Hello, World! Yesterday, I checked out from you, but I’m back today. The Wallow Day is over and now I’m ready to get on with my life again. The Wallow Day included a complete break from the world, a box of Magnolia cupcakes, and games all day. Days like that allow me to hang on to my normally not-exactly-sunny-but-at-least-I’m-not-killing-myself-or-others disposition on other days.
Now that my outlook is feeling refreshed, I thought I’d share some of the details of the tumor and the upcoming surgery. It’s not particularly gory, so probably it’s fine even for the squeamish. Though consider yourself warned that I’m going to talk about “organs” and not the kind that might make you giggle.
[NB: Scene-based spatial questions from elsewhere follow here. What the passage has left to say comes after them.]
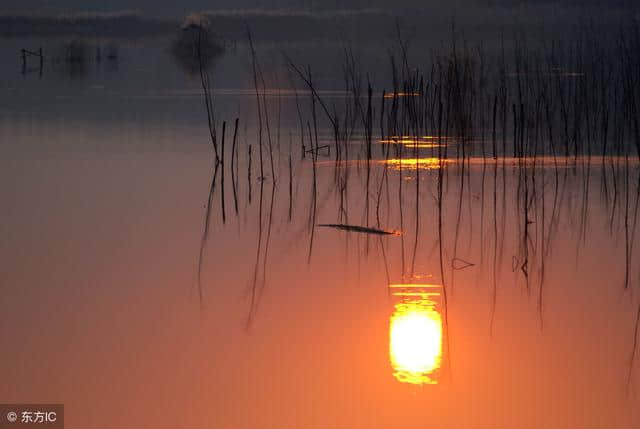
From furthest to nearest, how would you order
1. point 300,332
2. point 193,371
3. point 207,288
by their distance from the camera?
point 207,288 → point 300,332 → point 193,371

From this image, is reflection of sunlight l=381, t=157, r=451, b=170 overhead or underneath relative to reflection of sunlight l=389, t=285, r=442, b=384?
overhead

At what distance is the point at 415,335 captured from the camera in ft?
7.21

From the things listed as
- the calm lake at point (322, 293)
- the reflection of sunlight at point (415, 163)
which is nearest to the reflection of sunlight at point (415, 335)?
the calm lake at point (322, 293)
I’ve been fortunate in that if you have to have cancer, I have the kind of cancer you should choose. The tumors of the past, while malignant, have always been non-invasive. As far as cancer goes, non-invasive is definitely what you want to hear. My oncologist did extensive staging during my first surgery in 2003 and discovered smaller tumors in various other non-girly part places, such as on my liver. Because of this, the cancer was staged as IIIA. Anyone who knows anything at all about ovarian cancer knows that stage IIIA is pretty much a death sentence if we’re talking about invasive cancer. For non-invasive, it means a lot of surgery, but not even chemo or radiation. On the one hand it sucks because the only treatment is keep cutting till there’s nothing else to cut out, but on the other hand it totally Does Not Suck because of the whole “I’m not going to die” part.
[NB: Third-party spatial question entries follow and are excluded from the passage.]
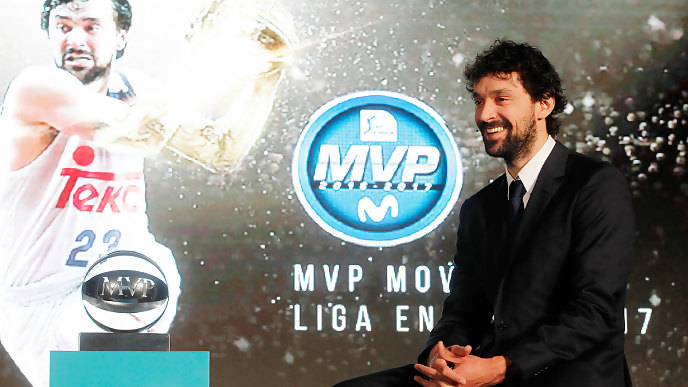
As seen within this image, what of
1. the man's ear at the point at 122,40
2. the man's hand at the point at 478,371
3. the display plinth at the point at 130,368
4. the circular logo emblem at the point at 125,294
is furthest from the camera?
the man's ear at the point at 122,40

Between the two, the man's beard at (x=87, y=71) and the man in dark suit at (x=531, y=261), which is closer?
the man in dark suit at (x=531, y=261)

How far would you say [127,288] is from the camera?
8.90 feet

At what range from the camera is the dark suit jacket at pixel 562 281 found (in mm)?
1884

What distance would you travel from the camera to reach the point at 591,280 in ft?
6.26

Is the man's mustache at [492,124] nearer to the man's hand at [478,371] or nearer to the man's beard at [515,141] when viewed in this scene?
the man's beard at [515,141]

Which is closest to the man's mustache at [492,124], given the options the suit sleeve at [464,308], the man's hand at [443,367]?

The type of tumors I’ve had are, according to my oncologist, unlikely to change into the type of tumors that are invasive. However, the most recent CT scan does show a spot behind my bellybutton that has the characteristics of an invasive tumor. The possibility of it having changed to invasive cancer is supported somewhat by some strange biopsy results after my second surgery, which showed that tumor had micropapillary patterns. Micropapillary serous tumors have a slightly higher risk of changing into invasive cancer. The risk is still very low, but it’s definitely elevatyed. However, given my history of recurrence, with it always being non-invasive, Dr. Firm Handshake feels pretty confident that it’s non-invasive this time just like the previous three times.
There will, of course, be frozen section biopsies in the OR as well as a more detailed biopsy following surgery. Dr. Firm Handshake is also going to conduct a thorough search of the house and grounds to try to find anywhere additional cancer cells may be hiding. Because of said thorough search and mostly because of the size of the tumor – 28cm is 11 inches for those of us who don’t use that mainstream metric system – the surgery could go on for a while. My internal organs are being squashed and shoved aside right now and there’s a very high chance that the tumor is adhering to several of them. Each of them has to be separately handled and detached from the tumor.
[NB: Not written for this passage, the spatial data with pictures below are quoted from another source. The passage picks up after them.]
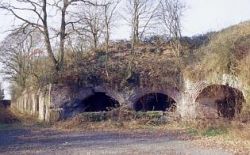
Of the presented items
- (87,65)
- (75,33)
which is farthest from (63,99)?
(75,33)

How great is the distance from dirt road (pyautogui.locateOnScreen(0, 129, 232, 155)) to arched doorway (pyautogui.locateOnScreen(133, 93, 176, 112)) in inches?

The tumor itself needs, if at all possible, to be removed in one piece. We can all use our imaginations to think about how Not Good it would be to have a tumor rupture and spill its contents all over the inside my pelvic cavity. The care needed to ensure its removal without rupture is something else that could take some time. Apparently this is also going to need a bigger incision than the last three. This I find shocking, because the previous three incisions already seemed huge to me. Bigger than 7 inches? Seriously?
This brings us to the part that makes me uncomfortable. Dr. Firm Handshake believes the post-surgical pain for a procedure so involved will be considerable. So much so that he plans to completely bypass messing around with a morphine pump for post-surgical pain management and instead I’m going to have an epidural put in before the surgery. That will remain in place for… I don’t know how long, but long enough that after the surgery they can just use the epidural to numb me for a while.
I must confess to you, Gentle Reader, that scares the crap out of me.
Scott and Dr. Firm Handshake were both kind of stunned when I said the epidural scares me more than the surgery, but it does. I know women have them every day but they’ve always terrified me. I’m trying not to even think about the fact that he thinks the pain will be so bad that I’ll need one. That makes me worry about what will happen when the epidural is removed. I suppose I’ll worry about that when the time comes, and that’s why they make Percocet, after all.
So now we should be all up to date. March 30. Shit’s gonna get real, son.